• _TASK REQUIREMENTS_:
1. In the Tsvetana Nedeva interview, what degree is she finishing, and at which university?
2. Name every kind of animal that appears in the imagined childhood world described in the Tsvetana Nedeva interview.
3. Pick up the Tsvetana Nedeva interview after its last sentence and carry it on.

Running around in the mountains or in the park, picking pebbles and sticks, dancing, touching, painting and using their hands to create… these are the most natural things for kids to do.

Spark, Paper, Scissors

Reading Time:8 min.


Illustrations by: Victoria Nikolova

While most kids were busy playing with toys and dolls, Tsvetana Nedeva was at home imagining a colourful world of her own. Years later, her work has come to prove that in the right hands scissors and paper can do a lot more than settle disputes on the playground. Learn more about the artist’s paper worlds and the spark of inspiration behind them.

Tell us a bit about yourself — childhood, education, first artistic endeavours.

I was born in Botevgrad, and that’s mostly where I grew up. As a child, I wasn’t too much into playing with other kids. I couldn’t fathom the games they were playing. I couldn’t figure out why they would pretend to be grown-ups, cut their dolls’ hair and paint their faces. Why didn’t their dirty clothes bother them? I remember I used to see the world as a large shopping window. I liked imagining I could arrange it any way I wanted and leave it that way for as long as I wanted. It had sheep that my grandparents would take care of, wearing red ribbons tied above their hooves. Rabbits would be dressed in my dolls’ spare dresses, and the chickens would sit with us at the table and eat with forks. Kids were just kids, but always very tidy and well dressed. They would love listening to fairy tales, singing to my father’s accordion, wearing tulle ballet skirts to the ice cream shop, and not skipping a day looking at the sky and thinking of a story with the creatures the clouds would form.

Between grades 1 and 4, I was taking piano lessons and was serious about the piano. At some point a school-mate’s mom, who was a painter, inspired me to take a U-turn and leave the piano for painting. Slowly, I found my way towards fashion and that’s what I studied in high school. Fashion is what I chose for my undergrad degree at New Bulgarian University as well, but I quit after the first year. I am currently finishing my degree in Information and Library Studies at Sofia University, a deeply underappreciated major that I benefited tons from. It was my studies — and my son Kai — that led me to create the Kinderlist blog a few years ago. My original idea for it was to use short texts and pictures to present the books from my home library and my family’s interactions with them.

How would you describe what you do?

It’s what I want to do. What I can do best and what I believe I am good at.

What brought about your love for paper craft? Have you always been interested in that, or did it come with the being-a-mom package?

I’ve always been interested in paper craft.

As a kid, I used to have pop-up books. I was convinced that each one of them was worth half a kingdom, as that’s what the most valuable things used to cost in fairy tales.

It was my kids though who set me off to do work like that myself. It hadn’t occurred to me before.

Do you think it’s important to get along with kids or have your own kids in order to create for them?

I am certain you don’t need to have your own kids to do that. Does one need to get along with kids? Depends on the nature of your work, I guess. You certainly need to be interesting to kids. Authentically so. It’s not about being a clown or creating absurd things to attract kids’ attention, but easily inciting their curiosity and interest in art and the artist’s personality.

What drives your creativity: is it your everyday life, other artists’ work or anything else?

It‘s my daily life that inspires me, and my wish to make it feel like a page from a book worth half a kingdom. I’m inspired by the sheep wearing ribbons above their hooves; the games that I would play.

Your kids also create paper craft. How do they partake, and which is their favourite task?

• _DATASET CONTENT_:
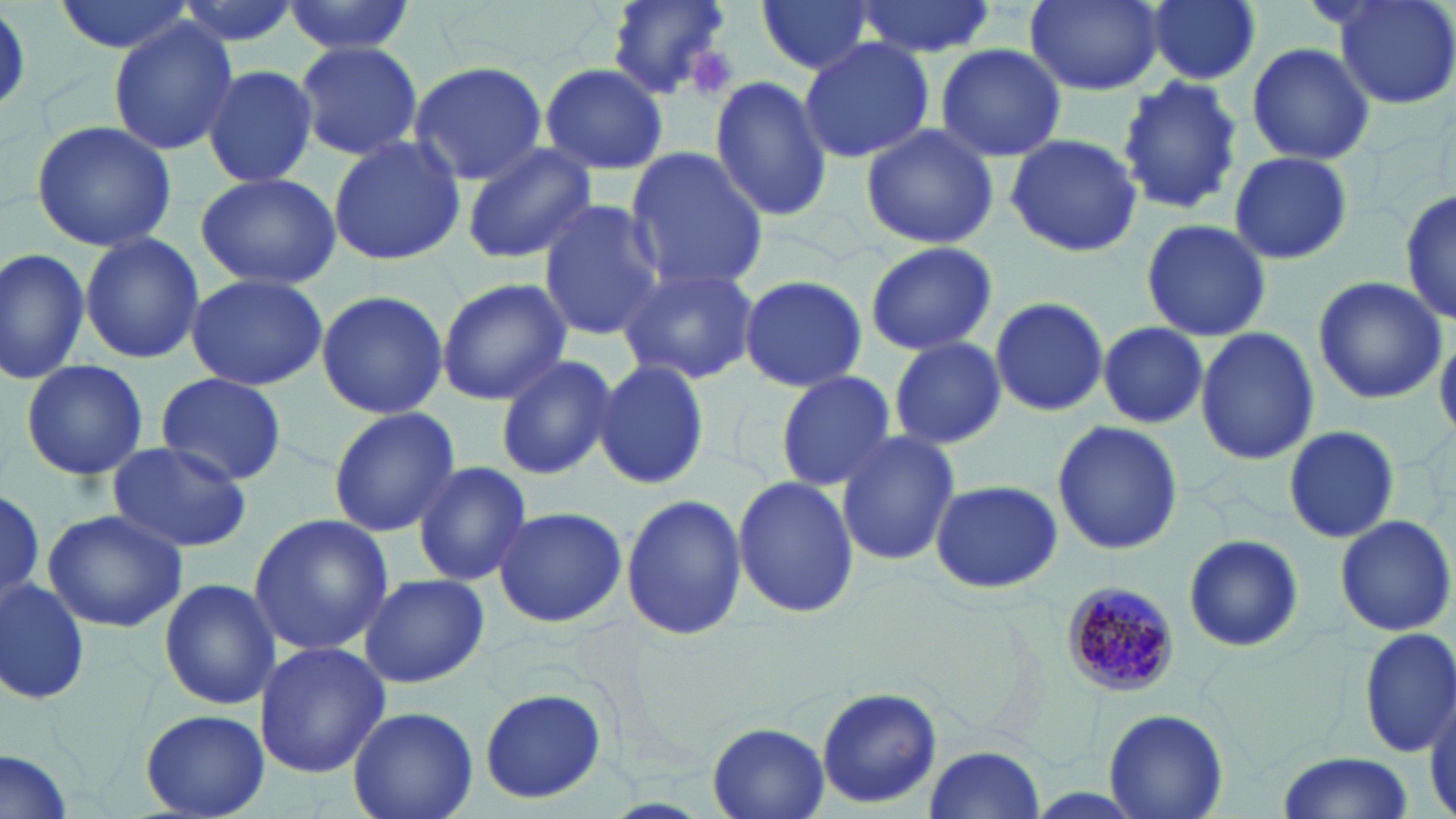

Approximate bounding boxes as (x1, y1, x2, y2) in pixels. Uninfected red blood cell locations: (52, 0, 198, 55), (169, 0, 304, 49), (285, 0, 415, 57), (605, 0, 735, 99), (755, 0, 871, 76), (1026, 0, 1163, 94), (1145, 0, 1262, 85), (1330, 0, 1456, 109), (850, 1, 995, 57), (108, 19, 237, 159), (797, 36, 935, 165), (293, 39, 424, 163), (1246, 41, 1376, 167), (935, 43, 1066, 164), (409, 60, 550, 185), (201, 63, 319, 189), (539, 63, 668, 175), (1117, 75, 1243, 218), (710, 76, 835, 221), (28, 120, 178, 252), (860, 123, 999, 248), (327, 133, 467, 267), (1003, 133, 1142, 258), (460, 142, 597, 265), (623, 148, 770, 293), (1227, 150, 1355, 263), (194, 171, 342, 289), (1400, 190, 1455, 326), (536, 199, 666, 340), (1139, 217, 1272, 342), (78, 232, 203, 363), (865, 241, 996, 354), (0, 247, 89, 384), (616, 264, 761, 386), (184, 273, 329, 391), (1311, 274, 1446, 406), (436, 275, 572, 406), (737, 275, 867, 392), (753, 275, 886, 485), (315, 289, 447, 421), (988, 296, 1108, 419), (1097, 322, 1209, 428), (1196, 326, 1319, 468), (1436, 327, 1456, 439), (888, 336, 1007, 449), (494, 353, 617, 480), (19, 358, 149, 483), (590, 358, 714, 489), (774, 370, 899, 492), (155, 371, 288, 486), (326, 407, 459, 538), (1051, 420, 1183, 555), (1282, 425, 1399, 543), (834, 430, 960, 567), (106, 441, 253, 553), (411, 463, 533, 586), (731, 476, 860, 618), (927, 477, 1061, 594), (0, 488, 45, 595), (620, 490, 747, 642), (492, 505, 629, 630), (42, 506, 189, 632), (247, 514, 392, 656), (1332, 514, 1456, 638), (1180, 533, 1303, 654), (356, 572, 490, 689), (1, 574, 91, 706), (158, 576, 281, 711), (1355, 625, 1456, 759), (254, 641, 389, 777), (477, 688, 609, 806), (817, 688, 941, 809), (348, 706, 477, 819), (140, 708, 269, 818), (1102, 708, 1229, 819), (706, 723, 829, 819), (922, 745, 1047, 818), (0, 750, 77, 819), (1274, 753, 1415, 819). Plasmodium malariae-infected red blood cell locations: (1064, 580, 1182, 695). Platelet locations: (683, 46, 736, 98). Slide-level diagnosis: Plasmodium malariae. Thin blood smear. One field of a larger specimen. Optical microscopy. 1000x magnification. Image is 1456×819 pixels. May-Grünwald-Giemsa-stained preparation.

• _RESULTS OF THE TASKS_:
1. A degree in Information and Library Studies at Sofia University.

2. Sheep, rabbits, chickens

3.
Kai loves handing me the supplies and tools, browsing through them and possibly using them in-between. Very often he wishes to know what I am doing, asking if I want his help or showing me how he would do something. Pirina likes gathering the cutouts, drawing on them and creating her own installations. My project sketches are almost always used as colouring and application templates after I’ve finished working with them. They never go back into my archives but turn into posters or postcards instead.

Lead us through the steps of creating a small paper world. Do you figure out the theme and stories way ahead, or is it a more spontaneous process?

I always plan before starting work on a project. I very often change some things in the working process, but I never start without knowing what end-result I am after, and without a technological map. I have got the experience to know that it’s better to take a week to think it all through, and then sit down and create it in just a few hours, than wander around aimlessly, wasting energy and art supplies in actions that have not been well thought through. I have found that’s how I work more smoothly, productively, and pleasurably.

You publish your creations often. How do you manage to store them? Do you reuse old materials, or do you start each creation from scratch?

A great part of what I create for my kids stays with them as part of their games and our home. Some projects I have done just for photo shoots, and have then stored them back in boxes, being unable to throw them away. Some pieces I give to friends and relatives that I know will like them, or to people who have shown interest in them. I do reuse the materials I have used in old and outlived projects. I am aware that my work could generate a lot of waste, and try to not be wasteful with my materials, but recycle instead. What also interests me is the origin of the things I put into my projects.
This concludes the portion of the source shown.